→ Instruções da tarefa
No texto sobre o caso Ximenes Lopes, reescreva como uma lista mais curta o parágrafo que começa com "Após o processamento do caso". Mantenha os fatos principais.

→ Texto
Após o processamento do caso, a CorteIDH (3) concluiu que o Estado violou: (I) os direitos à vida e a integridade pessoal de Ximenes Lopes (Convenção Americana de Direitos Humanos – CADH- artigos 4.1, 5.1 e 5.2); (II) o direito à integridade pessoal de seus familiares, vitimados por diversos problemas de saúde decorrentes do estado de tristeza e angústia ocasionando no contexto dos fatos narrados; e (III) os direitos às garantias judiciais e à proteção judiciais consagrados nos artigos 8.1 e 25.1 da CADH, em razão da ineficiência em investigar e punir os responsáveis pelos maus-tratos e óbito da vítima. Finalmente, a CorteIDH determinou que o Estado brasileiro indenizasse os familiares de Ximenes Lopes pelos danos materiais e imateriais provocados, além de ter ordenado diversas outras obrigações, a exemplo do dever de garantir, em prazo razoável, que o processo interno destinado a investigar e punir os responsáveis pelos fatos deste caso seja regularmente desenvolvido. (4)

Diversas são os pontos relevantes neste paradigmático caso, mas podemos citar um primeiro, bem expressivo: foi a primeira condenação do Brasil na CorteIDH. Portanto, a primeira vez que o país é demandado nesta instância fora por violações de Direitos Humanos que tocam exatamente a matéria de saúde mental e articulação de políticas antimanicomiais.

→ Entradas apresentadas

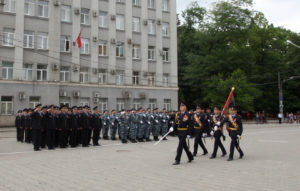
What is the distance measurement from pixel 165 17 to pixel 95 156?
32185mm

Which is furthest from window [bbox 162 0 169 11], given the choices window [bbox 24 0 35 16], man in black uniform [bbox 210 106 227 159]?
man in black uniform [bbox 210 106 227 159]

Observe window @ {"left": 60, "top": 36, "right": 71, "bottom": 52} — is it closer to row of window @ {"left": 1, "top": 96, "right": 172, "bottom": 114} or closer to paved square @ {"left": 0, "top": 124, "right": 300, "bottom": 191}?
row of window @ {"left": 1, "top": 96, "right": 172, "bottom": 114}

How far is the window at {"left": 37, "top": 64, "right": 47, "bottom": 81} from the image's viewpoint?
3303 cm

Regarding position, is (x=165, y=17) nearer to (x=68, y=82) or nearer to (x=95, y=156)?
(x=68, y=82)

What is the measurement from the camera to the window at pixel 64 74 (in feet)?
113

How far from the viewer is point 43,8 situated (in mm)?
33438

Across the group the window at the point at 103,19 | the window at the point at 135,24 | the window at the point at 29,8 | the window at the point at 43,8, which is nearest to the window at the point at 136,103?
the window at the point at 135,24

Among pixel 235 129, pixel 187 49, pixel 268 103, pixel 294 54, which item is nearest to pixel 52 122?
pixel 235 129

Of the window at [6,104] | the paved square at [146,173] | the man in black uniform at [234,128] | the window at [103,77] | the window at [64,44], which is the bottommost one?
the paved square at [146,173]

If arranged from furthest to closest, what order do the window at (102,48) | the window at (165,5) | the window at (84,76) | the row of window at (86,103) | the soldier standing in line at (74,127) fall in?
the window at (165,5)
the window at (102,48)
the window at (84,76)
the row of window at (86,103)
the soldier standing in line at (74,127)

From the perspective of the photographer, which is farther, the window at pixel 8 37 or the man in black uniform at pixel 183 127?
the window at pixel 8 37

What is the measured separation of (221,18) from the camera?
48.5 meters

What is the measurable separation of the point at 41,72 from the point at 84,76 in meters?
4.78

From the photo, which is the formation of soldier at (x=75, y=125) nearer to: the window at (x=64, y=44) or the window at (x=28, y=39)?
the window at (x=28, y=39)
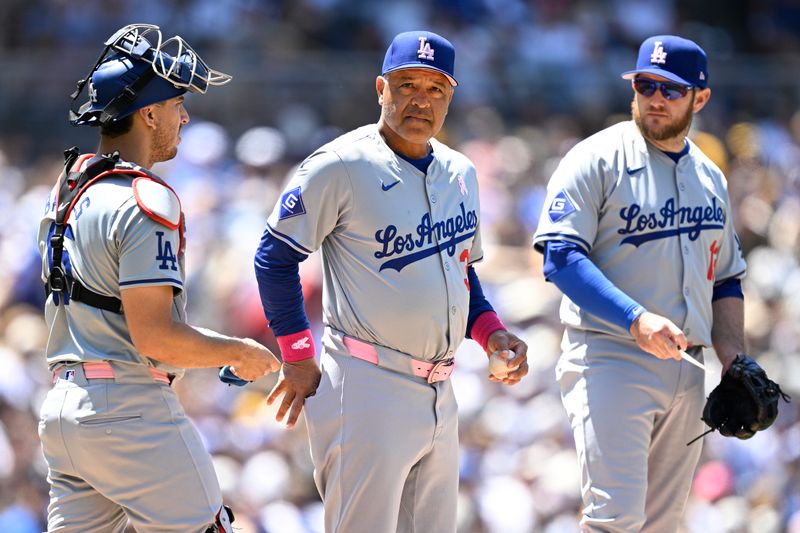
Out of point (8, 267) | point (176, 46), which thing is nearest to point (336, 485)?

→ Resultado da tarefa
- A CorteIDH concluiu que o Estado violou:
  - os direitos à vida e à integridade pessoal de Ximenes Lopes (artigos 4.1, 5.1 e 5.2 da CADH);
  - o direito à integridade pessoal dos familiares, que tiveram vários problemas de saúde causados pela tristeza e pela angústia ligadas aos fatos;
  - os direitos às garantias judiciais e à proteção judicial (artigos 8.1 e 25.1 da CADH), por não ter investigado e punido com eficiência os responsáveis pelos maus-tratos e pela morte da vítima.
- A Corte determinou que o Estado brasileiro indenizasse os familiares pelos danos materiais e imateriais.
- A Corte ordenou também outras obrigações, como garantir, em prazo razoável, o andamento regular do processo interno para investigar e punir os responsáveis.